Mountain View, CA – Today Google revealed interesting new details on how they plan to address latency when streaming games on Stadia. Antoine Rowe, a lead engineer on the project, described their negative latency feature that will predict user’s inputs through AI to counteract the delay caused by streaming. While the predictive technology is still in progress, the algorithm is already advanced enough to predict the platform’s own failure.
Many cloud gaming services have come and gone. As a result, game streaming platforms are often written off as a gimmick. Usually these services announce and then fail to deliver on unrealistic benchmarks and features. But now, Google is trying to break the mold by utilizing negative latency to register your inputs before you even press the buttons.
“Google Stadia will feature incredibly low latency thanks to our massive data centers, cloud technology, and advanced machine learning algorithms,” explained Rowe about the incredible new gaming platform that can accurately predict player’s inputs and its own demise.
“Many gamers are worried about the delay caused by streaming but they forget that traditional gaming setups have several frames of inherent lag,” added Rowe. “While it will take some time for the predictive AI to improve, the Stadia will eventually reach latency as low as negative 4 frames. At that point the Stadia will be vastly more responsive than local consoles, until those systems implement predictive AI too.”
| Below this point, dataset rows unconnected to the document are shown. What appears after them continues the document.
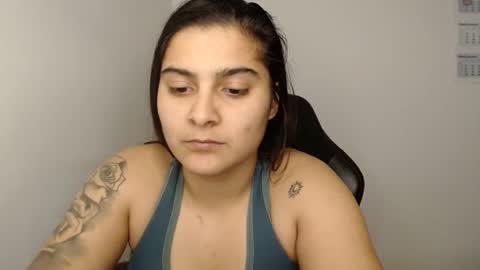 The queen of the biceps  online show from February 2025 10:26:01 PM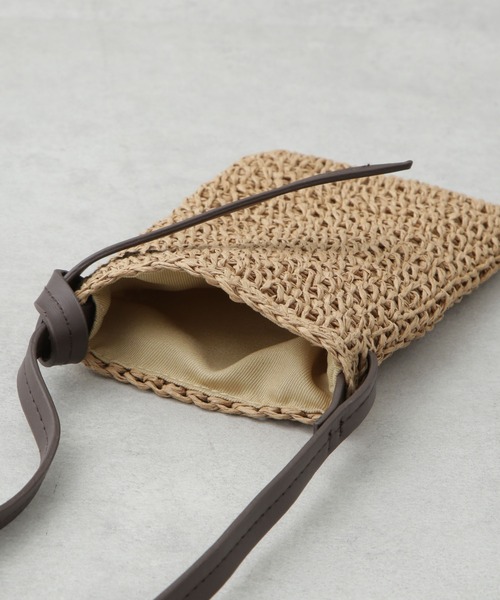 NANO universe（ナノユニバース）の「ハンドクロシェスクエアポーチ（ショルダーバッグ・メンズ・キナリ/ブラック・FREE）」の4枚目の写真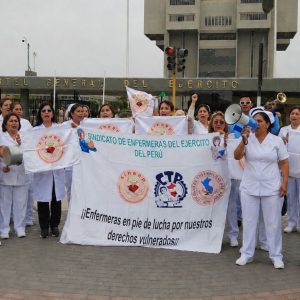 trabajadores-de-salud-del-ejercito-advierten-planton-masivo-por-reclamos-pendientes:-”han-pasado-13-anos”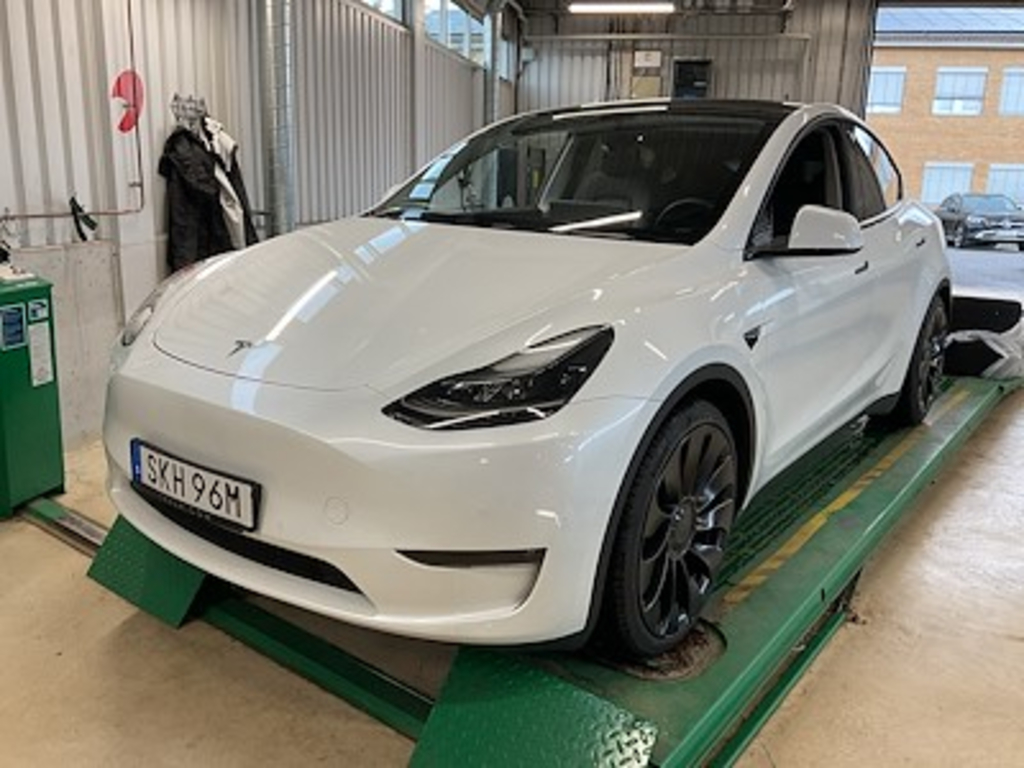 Tesla Model Y Performance AWD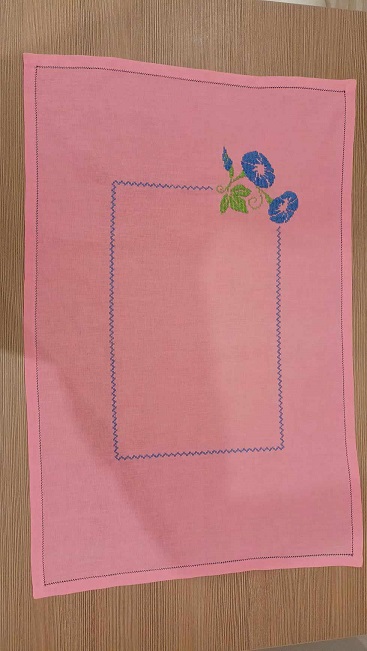 Dečky s výšivkou, cena spolu,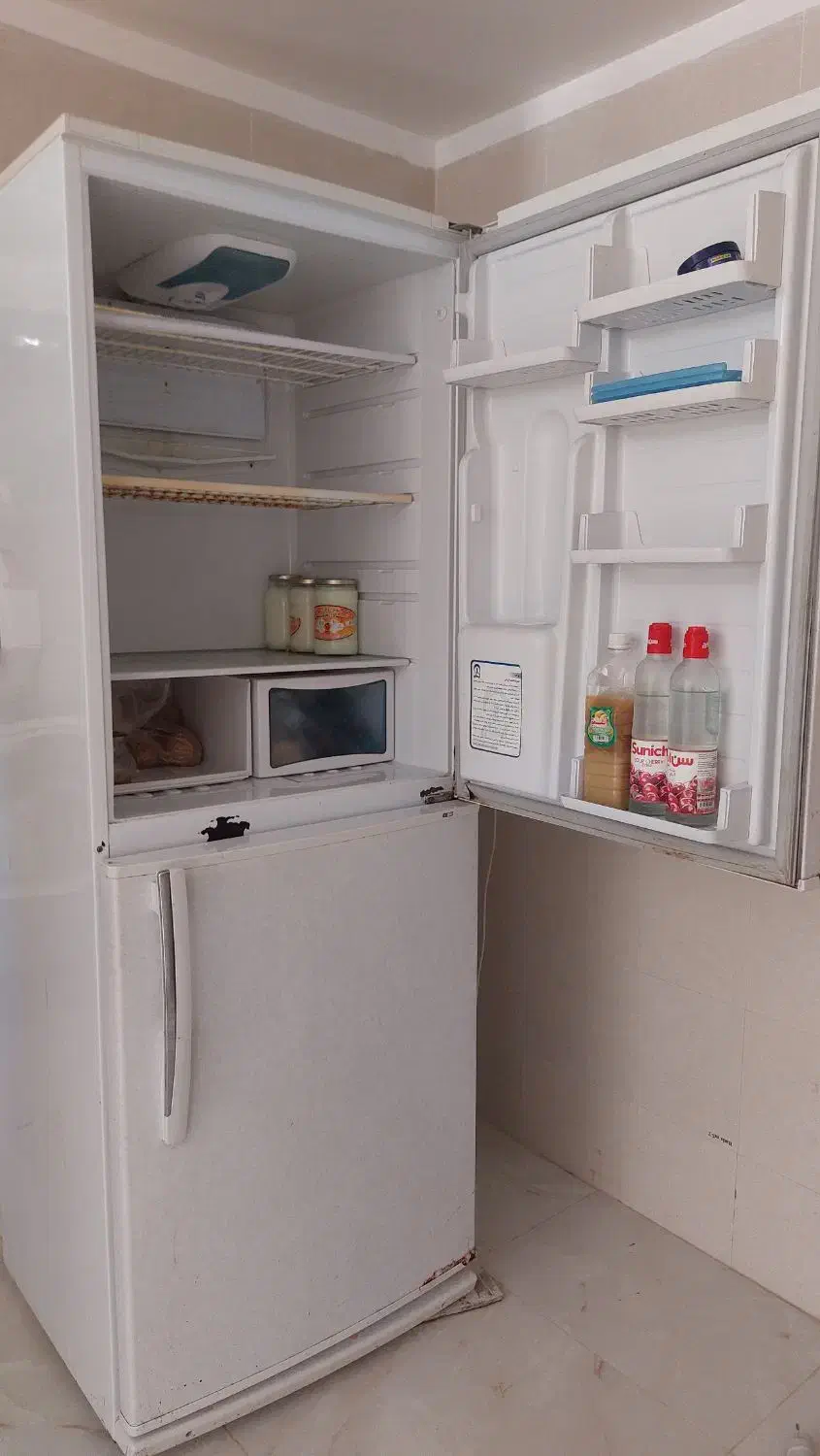 یخچال|یخچال و فریزر|آران و بیدگل, |دیوار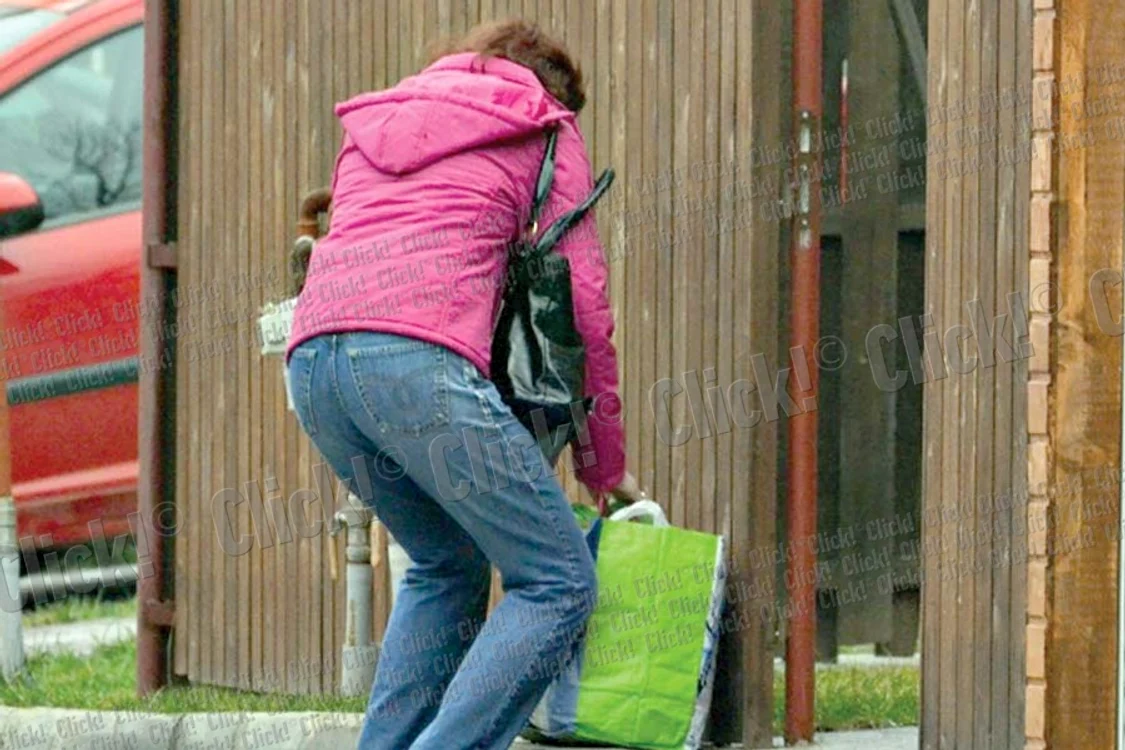Andreea Marin a ieșit din vila din Pipera încărcată cu bagaje. Ea a fost ajutată de o angajată (Fotografii: Mihai Ionescu)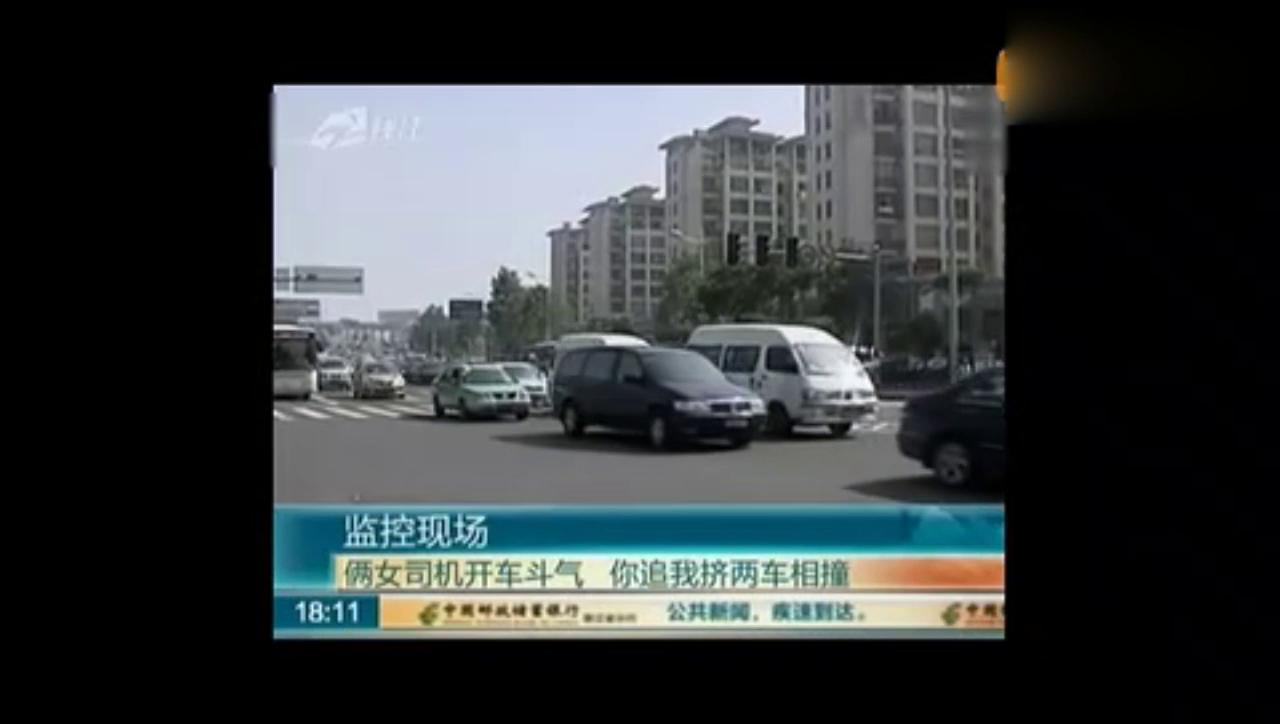 女司机开丰田车与出租车斗气 你追我挤两车相撞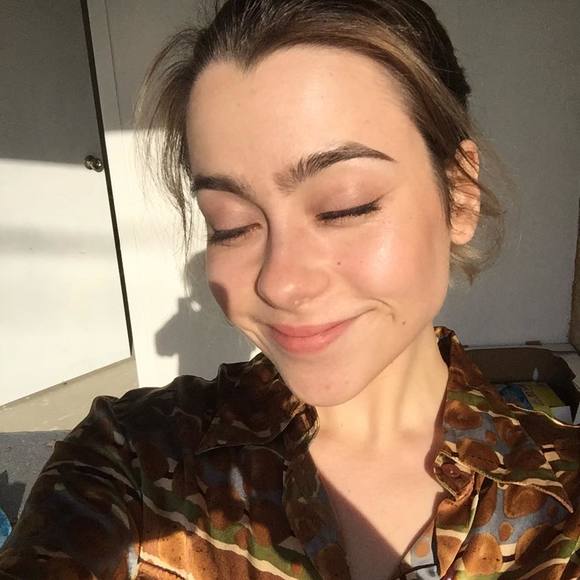 Profile Picture of Rosie Gabrielli (@toastrovn) on Poshmark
But what happens when the negative latency AI predicts incorrectly? Rowe suggests that in those cases it’s really the player that was wrong. After all, are you really smarter than the incredibly sophisticated AI that can not only predict complex gaming decisions in negative milliseconds, but also that the Stadia is highly unlikely to succeed as a platform?
The negative latency feature is projected to reach its target effectiveness in about 2 years, so it won’t be boasting the impressively low delay right out of the gate when Stadia launches next month. This is not only because the machine learning algorithm needs to analyze large amounts of data in order to predict more accurately, but also due to the fact that it’s easier to predict inputs when there’s no one left playing.